»»

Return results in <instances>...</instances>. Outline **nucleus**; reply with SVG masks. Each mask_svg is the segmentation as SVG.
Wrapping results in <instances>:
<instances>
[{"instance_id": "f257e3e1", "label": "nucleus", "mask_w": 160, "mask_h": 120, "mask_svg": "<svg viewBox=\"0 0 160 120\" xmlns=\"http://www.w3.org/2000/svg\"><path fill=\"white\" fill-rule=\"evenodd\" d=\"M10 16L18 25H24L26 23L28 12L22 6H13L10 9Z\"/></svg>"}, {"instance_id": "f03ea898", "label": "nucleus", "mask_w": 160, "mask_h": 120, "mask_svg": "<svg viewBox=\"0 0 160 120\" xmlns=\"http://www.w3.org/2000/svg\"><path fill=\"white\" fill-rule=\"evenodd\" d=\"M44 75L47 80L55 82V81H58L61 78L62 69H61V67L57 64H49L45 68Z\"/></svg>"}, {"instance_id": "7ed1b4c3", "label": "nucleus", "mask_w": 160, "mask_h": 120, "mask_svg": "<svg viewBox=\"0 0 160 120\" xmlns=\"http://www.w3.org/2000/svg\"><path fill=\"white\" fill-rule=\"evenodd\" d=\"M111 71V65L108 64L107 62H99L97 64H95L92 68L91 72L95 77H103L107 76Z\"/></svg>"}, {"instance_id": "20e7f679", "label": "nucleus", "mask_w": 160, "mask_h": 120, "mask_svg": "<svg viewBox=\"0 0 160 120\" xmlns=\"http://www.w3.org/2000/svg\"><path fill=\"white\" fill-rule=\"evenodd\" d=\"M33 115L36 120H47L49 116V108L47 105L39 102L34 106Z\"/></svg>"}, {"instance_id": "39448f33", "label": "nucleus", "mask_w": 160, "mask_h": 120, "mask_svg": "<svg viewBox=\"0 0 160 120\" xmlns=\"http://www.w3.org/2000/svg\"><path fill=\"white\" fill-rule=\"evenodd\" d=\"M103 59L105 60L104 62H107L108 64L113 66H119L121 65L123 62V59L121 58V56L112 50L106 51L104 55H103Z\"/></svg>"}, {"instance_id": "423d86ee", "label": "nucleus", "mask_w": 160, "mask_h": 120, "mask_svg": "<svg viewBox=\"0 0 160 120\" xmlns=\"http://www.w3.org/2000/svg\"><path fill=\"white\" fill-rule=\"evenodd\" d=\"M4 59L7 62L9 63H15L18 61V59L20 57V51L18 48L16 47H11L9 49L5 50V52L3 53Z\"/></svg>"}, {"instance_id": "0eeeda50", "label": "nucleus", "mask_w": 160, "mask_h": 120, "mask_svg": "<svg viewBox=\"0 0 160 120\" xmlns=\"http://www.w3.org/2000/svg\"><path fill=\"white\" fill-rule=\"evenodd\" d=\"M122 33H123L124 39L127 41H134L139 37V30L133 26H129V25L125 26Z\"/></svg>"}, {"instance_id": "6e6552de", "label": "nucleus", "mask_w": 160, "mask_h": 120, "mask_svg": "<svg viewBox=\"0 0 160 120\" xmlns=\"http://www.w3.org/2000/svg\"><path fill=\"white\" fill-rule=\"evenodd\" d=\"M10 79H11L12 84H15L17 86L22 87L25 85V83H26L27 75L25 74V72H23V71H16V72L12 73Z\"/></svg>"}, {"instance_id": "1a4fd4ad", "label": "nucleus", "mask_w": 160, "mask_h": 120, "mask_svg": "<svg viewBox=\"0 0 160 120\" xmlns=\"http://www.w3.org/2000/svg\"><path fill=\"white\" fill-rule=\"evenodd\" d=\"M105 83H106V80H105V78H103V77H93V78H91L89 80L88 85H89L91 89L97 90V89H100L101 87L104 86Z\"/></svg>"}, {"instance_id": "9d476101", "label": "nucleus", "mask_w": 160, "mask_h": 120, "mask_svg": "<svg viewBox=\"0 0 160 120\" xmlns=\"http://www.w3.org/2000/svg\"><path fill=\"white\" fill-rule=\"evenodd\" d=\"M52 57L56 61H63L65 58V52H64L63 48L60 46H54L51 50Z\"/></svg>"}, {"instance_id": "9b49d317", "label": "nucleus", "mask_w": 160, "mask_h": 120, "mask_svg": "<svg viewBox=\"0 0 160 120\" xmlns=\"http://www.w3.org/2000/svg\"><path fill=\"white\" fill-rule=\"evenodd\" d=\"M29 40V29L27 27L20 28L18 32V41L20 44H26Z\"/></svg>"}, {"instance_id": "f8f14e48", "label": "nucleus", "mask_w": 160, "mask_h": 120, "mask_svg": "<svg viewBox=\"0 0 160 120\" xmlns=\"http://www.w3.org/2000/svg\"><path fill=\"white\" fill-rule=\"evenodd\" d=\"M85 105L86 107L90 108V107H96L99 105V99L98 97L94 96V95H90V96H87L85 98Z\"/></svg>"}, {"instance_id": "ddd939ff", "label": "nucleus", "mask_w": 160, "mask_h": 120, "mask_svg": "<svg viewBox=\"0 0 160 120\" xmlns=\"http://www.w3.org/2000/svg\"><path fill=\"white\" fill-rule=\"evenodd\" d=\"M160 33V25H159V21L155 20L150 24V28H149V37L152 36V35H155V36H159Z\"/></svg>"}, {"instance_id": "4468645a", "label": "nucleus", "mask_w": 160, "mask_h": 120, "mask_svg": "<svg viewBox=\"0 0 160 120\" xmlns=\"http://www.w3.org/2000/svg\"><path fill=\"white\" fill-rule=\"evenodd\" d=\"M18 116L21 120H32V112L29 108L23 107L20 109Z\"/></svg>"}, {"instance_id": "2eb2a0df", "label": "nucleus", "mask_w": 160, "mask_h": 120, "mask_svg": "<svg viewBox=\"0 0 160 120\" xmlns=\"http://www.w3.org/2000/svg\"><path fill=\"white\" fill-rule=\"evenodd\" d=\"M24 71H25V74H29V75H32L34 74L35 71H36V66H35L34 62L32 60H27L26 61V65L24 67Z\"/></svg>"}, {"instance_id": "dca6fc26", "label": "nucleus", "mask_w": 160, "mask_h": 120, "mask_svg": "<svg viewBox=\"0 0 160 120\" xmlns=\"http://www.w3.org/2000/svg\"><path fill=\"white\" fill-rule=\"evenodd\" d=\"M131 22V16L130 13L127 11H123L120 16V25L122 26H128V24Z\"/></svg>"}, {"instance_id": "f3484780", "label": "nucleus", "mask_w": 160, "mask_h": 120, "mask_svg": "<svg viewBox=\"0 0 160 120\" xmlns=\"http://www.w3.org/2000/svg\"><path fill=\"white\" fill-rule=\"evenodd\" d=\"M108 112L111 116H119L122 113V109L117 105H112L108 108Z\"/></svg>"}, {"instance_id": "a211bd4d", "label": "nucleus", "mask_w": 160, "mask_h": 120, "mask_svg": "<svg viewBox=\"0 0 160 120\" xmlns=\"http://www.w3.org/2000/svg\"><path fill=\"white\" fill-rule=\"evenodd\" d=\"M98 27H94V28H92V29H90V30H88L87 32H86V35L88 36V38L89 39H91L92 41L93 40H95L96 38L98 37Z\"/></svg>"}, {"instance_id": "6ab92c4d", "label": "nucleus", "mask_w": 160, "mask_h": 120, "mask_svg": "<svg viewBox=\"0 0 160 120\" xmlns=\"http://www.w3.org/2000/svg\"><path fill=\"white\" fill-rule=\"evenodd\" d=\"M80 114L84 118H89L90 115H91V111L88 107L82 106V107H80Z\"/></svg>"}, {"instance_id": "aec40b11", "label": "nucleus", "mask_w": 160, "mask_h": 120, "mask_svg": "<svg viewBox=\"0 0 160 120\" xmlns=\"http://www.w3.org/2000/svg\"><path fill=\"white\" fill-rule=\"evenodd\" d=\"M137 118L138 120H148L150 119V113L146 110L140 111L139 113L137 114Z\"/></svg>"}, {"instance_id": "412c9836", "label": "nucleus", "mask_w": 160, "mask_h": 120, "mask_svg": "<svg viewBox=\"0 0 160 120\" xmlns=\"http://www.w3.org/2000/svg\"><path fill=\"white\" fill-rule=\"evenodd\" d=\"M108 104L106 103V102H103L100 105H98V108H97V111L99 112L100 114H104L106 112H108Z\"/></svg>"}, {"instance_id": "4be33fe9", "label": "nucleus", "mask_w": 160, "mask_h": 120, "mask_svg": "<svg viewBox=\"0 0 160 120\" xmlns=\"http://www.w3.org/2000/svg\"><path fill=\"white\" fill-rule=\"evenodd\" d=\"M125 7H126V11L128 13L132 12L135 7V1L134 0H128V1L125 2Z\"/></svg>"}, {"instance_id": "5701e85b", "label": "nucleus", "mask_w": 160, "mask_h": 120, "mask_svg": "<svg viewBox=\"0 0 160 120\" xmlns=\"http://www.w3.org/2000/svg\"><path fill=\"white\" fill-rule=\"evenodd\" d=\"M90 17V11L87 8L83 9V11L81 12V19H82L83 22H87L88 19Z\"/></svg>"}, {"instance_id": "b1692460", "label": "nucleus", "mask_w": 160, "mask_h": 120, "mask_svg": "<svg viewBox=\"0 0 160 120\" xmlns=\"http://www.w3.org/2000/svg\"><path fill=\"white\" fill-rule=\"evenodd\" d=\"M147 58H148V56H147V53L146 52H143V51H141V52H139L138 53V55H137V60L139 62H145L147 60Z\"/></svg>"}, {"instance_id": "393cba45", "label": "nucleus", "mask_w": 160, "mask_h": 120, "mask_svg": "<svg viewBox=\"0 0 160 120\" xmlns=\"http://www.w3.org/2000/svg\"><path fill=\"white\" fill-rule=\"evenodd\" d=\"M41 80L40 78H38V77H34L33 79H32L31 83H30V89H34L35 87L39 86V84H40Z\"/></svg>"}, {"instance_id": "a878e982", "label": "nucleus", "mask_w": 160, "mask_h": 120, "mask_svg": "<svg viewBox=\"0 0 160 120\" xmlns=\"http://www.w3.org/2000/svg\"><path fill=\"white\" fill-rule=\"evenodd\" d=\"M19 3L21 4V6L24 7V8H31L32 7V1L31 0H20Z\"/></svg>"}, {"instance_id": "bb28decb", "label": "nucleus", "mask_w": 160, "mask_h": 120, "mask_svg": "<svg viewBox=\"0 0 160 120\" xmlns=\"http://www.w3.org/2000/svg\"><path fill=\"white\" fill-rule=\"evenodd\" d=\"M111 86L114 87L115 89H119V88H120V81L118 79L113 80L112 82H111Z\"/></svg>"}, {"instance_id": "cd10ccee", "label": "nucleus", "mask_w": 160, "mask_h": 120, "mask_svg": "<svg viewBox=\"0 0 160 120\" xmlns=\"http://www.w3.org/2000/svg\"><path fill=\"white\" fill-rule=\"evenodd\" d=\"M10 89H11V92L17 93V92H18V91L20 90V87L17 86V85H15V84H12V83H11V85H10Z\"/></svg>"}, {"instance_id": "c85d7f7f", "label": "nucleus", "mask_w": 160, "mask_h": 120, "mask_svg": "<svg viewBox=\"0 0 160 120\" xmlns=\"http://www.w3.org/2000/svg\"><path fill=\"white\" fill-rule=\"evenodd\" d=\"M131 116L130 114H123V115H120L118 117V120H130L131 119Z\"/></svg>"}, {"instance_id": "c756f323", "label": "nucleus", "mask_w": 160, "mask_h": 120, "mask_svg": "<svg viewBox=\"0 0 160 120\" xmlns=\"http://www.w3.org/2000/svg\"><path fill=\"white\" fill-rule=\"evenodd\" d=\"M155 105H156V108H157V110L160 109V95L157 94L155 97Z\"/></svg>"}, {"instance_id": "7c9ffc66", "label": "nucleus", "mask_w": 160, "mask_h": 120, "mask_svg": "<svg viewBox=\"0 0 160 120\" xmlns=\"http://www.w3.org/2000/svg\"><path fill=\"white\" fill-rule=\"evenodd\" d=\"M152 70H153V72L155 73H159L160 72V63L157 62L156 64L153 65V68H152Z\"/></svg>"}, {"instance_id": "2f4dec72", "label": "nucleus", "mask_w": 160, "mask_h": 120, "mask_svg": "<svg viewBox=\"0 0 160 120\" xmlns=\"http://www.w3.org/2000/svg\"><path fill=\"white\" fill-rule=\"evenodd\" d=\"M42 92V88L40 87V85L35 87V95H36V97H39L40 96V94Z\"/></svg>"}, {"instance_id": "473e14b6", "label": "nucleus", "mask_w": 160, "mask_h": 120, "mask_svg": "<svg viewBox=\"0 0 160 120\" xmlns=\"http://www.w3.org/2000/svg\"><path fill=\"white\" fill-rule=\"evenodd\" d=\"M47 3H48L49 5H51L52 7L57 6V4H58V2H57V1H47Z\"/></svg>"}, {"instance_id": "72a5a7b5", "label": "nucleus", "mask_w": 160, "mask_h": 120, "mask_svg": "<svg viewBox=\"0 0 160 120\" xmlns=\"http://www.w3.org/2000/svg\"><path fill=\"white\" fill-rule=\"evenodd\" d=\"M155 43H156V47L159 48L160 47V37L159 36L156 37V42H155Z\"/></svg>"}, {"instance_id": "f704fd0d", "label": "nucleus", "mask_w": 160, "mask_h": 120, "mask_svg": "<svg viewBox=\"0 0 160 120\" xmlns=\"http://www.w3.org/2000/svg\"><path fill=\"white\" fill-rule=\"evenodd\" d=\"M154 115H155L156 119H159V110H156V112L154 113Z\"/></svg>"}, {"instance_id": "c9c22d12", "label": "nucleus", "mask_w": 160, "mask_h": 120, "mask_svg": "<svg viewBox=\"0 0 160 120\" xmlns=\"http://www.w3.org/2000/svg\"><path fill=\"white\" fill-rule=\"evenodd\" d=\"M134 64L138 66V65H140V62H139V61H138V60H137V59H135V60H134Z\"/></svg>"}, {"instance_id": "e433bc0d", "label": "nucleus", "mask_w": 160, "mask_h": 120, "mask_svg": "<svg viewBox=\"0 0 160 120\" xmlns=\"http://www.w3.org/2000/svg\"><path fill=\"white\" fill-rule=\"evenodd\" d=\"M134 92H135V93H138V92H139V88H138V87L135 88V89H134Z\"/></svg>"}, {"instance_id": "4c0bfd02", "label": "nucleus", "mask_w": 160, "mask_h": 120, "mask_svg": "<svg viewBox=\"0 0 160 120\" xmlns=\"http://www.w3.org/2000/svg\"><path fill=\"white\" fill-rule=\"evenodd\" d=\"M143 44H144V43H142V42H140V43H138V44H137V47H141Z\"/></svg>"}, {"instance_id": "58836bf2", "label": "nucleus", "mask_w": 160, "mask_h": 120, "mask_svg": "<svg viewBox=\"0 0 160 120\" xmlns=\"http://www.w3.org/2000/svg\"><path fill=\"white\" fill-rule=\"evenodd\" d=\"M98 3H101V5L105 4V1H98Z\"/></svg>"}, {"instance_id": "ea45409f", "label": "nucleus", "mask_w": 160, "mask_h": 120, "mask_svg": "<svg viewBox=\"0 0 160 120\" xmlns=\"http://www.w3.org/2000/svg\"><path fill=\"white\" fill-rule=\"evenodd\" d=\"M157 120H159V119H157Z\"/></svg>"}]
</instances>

««

Identify each line of the data above that contains the string "results" and copy those lines in full. The match is case-sensitive.

Return results in <instances>...</instances>. Outline **nucleus**; reply with SVG masks. Each mask_svg is the segmentation as SVG.
Wrapping results in <instances>:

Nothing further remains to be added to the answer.